Begin
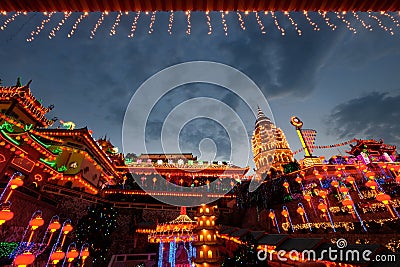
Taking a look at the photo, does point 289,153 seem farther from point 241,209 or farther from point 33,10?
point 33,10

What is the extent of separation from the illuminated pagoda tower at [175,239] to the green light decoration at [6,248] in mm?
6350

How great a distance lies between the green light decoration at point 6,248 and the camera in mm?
End
#### REQUIREMENTS:
Can you write out every one of the lines above word for word, leaving out the pictures?

#### ANSWER TO THIS TASK:
Taking a look at the photo, does point 289,153 seem farther from point 241,209 or farther from point 33,10?
point 33,10

What is the extent of separation from the illuminated pagoda tower at [175,239] to the green light decoration at [6,248] in mm?
6350

How great a distance lies between the green light decoration at point 6,248 and the camera in mm?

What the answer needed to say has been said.